KABARBURSA.COM - PT Bank Rakyat Indonesia (BBRI) mencatatkan kredit macet yang cukup tinggi. Dalam laporan keuangannya, tercatat CoC bank only meningkat tajak ke level 3,85 persen hingga November 2024.
CoC atau Credit Cost adalah biaya yang harus dikeluarkan oleh bank untuk mengantisipasi risiko kredit bermasalah (non-performing loans/NPL). CoC mencakup provisi atau pencadangan yang dialokasikan bank untuk menutupi potensi kerugian akibat debitur yang gagal membayar pinjaman.
Semakin tinggi CoC, semakin besar biaya yang dikeluarkan oleh bank untuk menangani risiko kredit, yang dapat mengurangi laba. Sebaliknya, CoC yang rendah mencerminkan kualitas aset yang baik dan efisiensi dalam pengelolaan risiko kredit. CoC menjadi indikator penting dalam menilai kesehatan finansial bank dan kemampuan manajemen mengelola portofolio kreditnya.

_URAIAN TUGAS_: Salin bagian artikel tentang biaya kredit BBRI di atas, mulai dari "CoC atau Credit" sampai dengan "mengelola portofolio kreditnya.", tanpa mengubah satu kata pun.

_ENTRI DATA_:
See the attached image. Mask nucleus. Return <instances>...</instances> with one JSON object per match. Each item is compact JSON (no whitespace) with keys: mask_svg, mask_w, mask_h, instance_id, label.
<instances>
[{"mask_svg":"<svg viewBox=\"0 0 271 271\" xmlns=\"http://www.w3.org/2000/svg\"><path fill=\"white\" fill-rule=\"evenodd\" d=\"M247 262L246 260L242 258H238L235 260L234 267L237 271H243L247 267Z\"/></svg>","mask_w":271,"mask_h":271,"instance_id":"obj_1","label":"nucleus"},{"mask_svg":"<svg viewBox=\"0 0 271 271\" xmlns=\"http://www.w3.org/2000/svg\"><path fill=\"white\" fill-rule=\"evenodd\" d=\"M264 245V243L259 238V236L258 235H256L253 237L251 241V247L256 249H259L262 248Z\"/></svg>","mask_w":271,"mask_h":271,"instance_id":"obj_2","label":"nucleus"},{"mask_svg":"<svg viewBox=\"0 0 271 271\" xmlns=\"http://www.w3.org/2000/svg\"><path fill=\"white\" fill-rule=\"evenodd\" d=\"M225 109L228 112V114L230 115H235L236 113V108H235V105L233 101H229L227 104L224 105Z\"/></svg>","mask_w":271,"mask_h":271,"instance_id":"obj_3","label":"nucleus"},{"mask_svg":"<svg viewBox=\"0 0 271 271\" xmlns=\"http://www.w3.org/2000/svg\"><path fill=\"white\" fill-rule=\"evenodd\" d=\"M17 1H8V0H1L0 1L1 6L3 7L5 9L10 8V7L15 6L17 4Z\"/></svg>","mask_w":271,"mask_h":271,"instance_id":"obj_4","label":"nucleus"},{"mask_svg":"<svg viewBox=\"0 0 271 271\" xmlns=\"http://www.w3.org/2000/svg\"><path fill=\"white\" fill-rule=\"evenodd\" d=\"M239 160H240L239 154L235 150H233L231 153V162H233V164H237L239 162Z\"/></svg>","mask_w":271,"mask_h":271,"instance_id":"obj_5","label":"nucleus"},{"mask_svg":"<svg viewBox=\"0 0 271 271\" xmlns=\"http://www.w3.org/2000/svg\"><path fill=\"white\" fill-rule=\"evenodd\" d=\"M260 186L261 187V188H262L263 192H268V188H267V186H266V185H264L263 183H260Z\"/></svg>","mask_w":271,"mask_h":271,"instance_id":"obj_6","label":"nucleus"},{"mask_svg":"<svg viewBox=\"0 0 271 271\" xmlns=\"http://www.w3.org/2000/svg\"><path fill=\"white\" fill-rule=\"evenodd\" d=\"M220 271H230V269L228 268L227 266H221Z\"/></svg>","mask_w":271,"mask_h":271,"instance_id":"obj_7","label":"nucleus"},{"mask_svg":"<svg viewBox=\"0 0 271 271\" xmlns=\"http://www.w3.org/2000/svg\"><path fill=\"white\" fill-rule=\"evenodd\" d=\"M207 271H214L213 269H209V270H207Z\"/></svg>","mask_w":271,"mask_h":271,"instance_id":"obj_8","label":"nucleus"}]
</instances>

---

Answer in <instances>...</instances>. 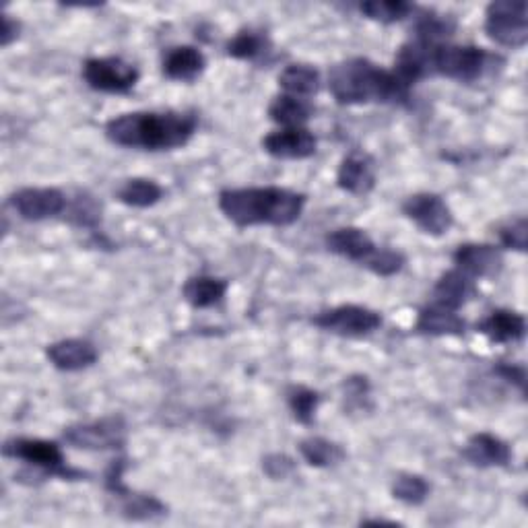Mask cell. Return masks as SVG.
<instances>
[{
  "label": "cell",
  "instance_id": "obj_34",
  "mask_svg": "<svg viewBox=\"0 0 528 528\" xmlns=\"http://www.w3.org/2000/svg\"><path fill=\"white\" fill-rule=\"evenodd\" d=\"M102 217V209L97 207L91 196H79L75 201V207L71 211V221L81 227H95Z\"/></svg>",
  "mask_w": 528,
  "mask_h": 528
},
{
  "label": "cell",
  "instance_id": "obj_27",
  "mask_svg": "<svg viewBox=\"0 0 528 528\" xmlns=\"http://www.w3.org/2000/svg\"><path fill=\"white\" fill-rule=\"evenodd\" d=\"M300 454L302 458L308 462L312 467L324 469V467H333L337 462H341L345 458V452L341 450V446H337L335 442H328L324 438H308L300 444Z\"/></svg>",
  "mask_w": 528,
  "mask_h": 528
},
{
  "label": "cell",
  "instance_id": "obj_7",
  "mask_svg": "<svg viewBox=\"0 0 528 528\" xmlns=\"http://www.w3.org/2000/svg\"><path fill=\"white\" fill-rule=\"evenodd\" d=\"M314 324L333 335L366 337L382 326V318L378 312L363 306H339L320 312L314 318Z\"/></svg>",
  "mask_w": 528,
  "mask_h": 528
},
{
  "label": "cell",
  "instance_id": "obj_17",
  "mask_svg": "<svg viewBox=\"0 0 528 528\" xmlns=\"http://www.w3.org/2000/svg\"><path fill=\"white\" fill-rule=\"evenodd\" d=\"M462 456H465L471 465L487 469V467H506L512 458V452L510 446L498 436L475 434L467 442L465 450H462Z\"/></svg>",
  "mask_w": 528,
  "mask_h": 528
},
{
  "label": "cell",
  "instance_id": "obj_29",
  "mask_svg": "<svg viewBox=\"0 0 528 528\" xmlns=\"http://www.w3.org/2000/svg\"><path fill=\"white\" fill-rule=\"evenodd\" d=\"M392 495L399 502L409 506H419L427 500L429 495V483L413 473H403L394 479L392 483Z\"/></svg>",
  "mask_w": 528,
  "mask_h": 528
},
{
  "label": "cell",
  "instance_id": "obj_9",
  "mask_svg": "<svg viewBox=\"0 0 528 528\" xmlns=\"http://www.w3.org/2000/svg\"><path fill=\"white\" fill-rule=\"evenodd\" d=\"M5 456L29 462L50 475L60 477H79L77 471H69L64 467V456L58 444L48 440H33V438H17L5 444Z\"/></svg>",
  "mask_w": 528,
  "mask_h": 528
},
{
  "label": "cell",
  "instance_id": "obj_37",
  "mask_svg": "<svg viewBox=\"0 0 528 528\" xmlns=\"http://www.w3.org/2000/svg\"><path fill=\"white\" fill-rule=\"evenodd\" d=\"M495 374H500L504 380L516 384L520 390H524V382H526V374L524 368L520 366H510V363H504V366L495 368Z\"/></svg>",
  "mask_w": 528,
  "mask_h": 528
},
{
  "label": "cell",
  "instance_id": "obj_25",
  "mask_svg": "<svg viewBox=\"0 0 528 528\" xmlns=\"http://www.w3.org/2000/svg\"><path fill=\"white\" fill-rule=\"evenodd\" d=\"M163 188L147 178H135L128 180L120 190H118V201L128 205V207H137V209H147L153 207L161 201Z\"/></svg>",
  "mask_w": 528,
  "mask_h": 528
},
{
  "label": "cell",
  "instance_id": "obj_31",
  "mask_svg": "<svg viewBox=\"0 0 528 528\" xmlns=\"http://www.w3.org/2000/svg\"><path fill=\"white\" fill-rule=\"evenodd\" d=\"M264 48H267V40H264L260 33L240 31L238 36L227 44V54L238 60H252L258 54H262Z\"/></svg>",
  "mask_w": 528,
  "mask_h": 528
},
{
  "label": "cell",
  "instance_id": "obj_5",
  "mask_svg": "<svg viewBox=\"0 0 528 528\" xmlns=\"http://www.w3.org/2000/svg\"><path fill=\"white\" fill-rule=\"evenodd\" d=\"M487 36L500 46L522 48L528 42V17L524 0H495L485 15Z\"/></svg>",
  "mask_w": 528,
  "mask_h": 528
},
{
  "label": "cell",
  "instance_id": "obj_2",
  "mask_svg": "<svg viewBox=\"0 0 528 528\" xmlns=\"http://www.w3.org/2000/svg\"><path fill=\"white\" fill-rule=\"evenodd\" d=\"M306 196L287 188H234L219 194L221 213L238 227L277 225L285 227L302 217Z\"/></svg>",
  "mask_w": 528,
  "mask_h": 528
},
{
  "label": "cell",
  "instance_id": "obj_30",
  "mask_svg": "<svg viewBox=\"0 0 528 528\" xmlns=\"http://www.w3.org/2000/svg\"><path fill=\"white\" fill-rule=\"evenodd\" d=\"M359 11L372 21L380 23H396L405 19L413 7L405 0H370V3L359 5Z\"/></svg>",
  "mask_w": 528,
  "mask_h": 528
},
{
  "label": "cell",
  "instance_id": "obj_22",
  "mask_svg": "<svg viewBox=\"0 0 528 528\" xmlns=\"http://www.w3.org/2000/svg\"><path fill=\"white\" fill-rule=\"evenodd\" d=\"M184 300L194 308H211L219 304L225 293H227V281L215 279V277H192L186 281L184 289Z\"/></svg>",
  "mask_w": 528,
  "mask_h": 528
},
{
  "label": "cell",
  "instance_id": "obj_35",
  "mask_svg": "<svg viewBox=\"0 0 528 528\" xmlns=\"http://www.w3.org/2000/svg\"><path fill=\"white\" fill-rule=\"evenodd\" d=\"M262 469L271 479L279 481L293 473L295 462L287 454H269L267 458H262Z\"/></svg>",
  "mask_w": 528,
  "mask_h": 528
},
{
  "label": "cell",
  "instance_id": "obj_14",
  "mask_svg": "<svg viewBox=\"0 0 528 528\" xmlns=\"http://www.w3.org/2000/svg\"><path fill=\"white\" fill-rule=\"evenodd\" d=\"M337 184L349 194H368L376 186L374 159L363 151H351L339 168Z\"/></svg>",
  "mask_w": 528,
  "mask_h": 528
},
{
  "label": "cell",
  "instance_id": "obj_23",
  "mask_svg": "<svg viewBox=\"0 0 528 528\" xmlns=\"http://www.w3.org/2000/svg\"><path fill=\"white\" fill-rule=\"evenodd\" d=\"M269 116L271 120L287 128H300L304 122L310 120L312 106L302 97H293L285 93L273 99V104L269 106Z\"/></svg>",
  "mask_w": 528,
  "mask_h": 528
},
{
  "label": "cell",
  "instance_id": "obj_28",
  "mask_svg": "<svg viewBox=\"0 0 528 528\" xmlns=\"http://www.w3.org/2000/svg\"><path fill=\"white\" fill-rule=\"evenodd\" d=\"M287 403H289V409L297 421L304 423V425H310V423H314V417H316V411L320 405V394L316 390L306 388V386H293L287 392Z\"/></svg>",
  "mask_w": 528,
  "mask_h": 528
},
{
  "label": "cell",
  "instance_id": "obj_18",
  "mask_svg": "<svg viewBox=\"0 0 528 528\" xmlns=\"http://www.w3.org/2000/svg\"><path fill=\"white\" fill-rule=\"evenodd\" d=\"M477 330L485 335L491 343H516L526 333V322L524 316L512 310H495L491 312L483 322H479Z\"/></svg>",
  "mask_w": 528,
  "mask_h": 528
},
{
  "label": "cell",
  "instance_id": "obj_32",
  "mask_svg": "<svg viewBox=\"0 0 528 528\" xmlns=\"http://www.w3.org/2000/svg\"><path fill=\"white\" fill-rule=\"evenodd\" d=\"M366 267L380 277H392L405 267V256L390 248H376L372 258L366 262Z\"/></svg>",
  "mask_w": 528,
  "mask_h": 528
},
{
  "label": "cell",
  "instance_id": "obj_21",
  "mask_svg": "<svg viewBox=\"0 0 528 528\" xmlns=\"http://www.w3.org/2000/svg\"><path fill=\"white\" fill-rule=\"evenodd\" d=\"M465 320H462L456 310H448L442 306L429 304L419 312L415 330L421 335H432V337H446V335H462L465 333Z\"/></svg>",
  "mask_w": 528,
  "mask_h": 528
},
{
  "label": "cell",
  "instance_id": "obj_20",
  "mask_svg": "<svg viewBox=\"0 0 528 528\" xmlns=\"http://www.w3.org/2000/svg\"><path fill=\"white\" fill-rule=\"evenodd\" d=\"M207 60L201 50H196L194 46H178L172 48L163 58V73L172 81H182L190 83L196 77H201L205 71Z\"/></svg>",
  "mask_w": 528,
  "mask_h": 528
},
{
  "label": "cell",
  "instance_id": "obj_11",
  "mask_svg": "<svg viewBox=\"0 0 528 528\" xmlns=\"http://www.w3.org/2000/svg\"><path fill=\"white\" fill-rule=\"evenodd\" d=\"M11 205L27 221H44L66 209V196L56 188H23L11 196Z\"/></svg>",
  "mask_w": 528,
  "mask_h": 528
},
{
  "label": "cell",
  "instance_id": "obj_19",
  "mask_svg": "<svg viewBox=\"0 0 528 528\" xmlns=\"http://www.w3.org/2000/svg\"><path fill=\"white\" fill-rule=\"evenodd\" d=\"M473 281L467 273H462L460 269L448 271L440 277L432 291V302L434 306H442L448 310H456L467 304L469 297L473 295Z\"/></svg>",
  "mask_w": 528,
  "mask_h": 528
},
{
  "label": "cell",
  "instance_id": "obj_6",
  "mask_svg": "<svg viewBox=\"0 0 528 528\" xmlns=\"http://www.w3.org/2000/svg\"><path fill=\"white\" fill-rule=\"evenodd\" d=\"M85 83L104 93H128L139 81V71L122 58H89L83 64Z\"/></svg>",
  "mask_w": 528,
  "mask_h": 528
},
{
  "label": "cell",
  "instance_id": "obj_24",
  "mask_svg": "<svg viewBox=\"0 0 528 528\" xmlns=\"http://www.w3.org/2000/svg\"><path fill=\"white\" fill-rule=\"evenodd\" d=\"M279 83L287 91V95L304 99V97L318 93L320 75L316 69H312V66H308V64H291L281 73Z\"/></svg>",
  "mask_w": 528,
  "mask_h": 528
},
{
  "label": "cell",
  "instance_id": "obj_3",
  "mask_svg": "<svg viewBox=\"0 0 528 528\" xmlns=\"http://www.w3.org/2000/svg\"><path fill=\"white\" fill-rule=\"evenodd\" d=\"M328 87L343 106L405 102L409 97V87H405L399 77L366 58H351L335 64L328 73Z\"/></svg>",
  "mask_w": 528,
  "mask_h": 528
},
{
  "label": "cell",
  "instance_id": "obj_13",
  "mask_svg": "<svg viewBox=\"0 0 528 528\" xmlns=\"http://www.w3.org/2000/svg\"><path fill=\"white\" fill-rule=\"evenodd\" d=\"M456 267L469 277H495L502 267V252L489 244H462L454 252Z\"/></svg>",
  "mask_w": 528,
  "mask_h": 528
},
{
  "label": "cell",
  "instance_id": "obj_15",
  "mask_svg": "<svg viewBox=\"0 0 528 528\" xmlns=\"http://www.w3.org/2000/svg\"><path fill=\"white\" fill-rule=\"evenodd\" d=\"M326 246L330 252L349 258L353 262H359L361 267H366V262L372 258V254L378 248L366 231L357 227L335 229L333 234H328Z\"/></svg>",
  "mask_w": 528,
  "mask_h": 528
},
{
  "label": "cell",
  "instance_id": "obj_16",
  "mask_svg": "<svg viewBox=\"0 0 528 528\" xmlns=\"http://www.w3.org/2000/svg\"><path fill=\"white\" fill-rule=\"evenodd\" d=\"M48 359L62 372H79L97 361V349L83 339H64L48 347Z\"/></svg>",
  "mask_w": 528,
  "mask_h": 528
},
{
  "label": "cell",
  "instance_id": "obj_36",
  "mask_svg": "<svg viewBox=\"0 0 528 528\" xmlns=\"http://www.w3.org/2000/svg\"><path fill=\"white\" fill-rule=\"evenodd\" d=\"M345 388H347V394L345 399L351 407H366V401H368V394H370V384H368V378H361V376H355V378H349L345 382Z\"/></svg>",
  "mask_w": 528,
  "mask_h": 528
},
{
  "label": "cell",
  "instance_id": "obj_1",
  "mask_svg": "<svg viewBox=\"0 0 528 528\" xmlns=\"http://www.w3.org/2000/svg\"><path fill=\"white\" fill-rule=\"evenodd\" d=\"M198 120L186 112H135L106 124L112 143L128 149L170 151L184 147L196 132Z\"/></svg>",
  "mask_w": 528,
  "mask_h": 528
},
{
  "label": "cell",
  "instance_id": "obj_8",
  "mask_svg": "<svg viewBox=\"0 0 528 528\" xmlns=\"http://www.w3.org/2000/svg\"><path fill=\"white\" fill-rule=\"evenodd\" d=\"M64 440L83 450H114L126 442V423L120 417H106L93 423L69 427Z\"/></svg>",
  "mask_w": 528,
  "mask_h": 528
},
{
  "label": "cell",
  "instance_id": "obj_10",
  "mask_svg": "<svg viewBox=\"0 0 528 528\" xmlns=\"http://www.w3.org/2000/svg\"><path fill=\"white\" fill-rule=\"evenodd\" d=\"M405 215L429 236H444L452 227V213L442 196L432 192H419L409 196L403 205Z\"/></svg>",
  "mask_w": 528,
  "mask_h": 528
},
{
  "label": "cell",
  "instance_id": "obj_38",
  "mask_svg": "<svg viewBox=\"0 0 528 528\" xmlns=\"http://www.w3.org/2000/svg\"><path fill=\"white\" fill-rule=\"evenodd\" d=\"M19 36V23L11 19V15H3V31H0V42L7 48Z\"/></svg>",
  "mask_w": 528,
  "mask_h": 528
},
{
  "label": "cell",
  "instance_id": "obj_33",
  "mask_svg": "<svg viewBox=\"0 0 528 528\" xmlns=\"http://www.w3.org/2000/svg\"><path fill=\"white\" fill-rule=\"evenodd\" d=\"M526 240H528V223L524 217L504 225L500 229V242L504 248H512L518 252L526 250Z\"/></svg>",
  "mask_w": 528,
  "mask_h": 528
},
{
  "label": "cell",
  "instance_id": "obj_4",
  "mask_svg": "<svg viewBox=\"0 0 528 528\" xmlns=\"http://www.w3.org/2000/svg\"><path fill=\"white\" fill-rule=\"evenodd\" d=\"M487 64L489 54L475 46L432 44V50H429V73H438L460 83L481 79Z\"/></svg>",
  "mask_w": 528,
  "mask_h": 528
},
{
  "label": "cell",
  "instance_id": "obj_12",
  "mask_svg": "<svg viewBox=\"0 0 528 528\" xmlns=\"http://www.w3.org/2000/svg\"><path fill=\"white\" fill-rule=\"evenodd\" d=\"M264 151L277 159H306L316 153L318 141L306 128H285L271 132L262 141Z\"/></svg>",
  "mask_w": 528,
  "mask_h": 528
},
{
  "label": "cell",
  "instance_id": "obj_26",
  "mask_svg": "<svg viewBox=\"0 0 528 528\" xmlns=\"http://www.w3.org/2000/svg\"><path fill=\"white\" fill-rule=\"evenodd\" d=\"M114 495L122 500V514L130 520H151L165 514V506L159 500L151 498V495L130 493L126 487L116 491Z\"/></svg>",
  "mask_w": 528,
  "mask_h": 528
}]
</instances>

_JAWABAN BENAR_:
CoC atau Credit Cost adalah biaya yang harus dikeluarkan oleh bank untuk mengantisipasi risiko kredit bermasalah (non-performing loans/NPL). CoC mencakup provisi atau pencadangan yang dialokasikan bank untuk menutupi potensi kerugian akibat debitur yang gagal membayar pinjaman.
Semakin tinggi CoC, semakin besar biaya yang dikeluarkan oleh bank untuk menangani risiko kredit, yang dapat mengurangi laba. Sebaliknya, CoC yang rendah mencerminkan kualitas aset yang baik dan efisiensi dalam pengelolaan risiko kredit. CoC menjadi indikator penting dalam menilai kesehatan finansial bank dan kemampuan manajemen mengelola portofolio kreditnya.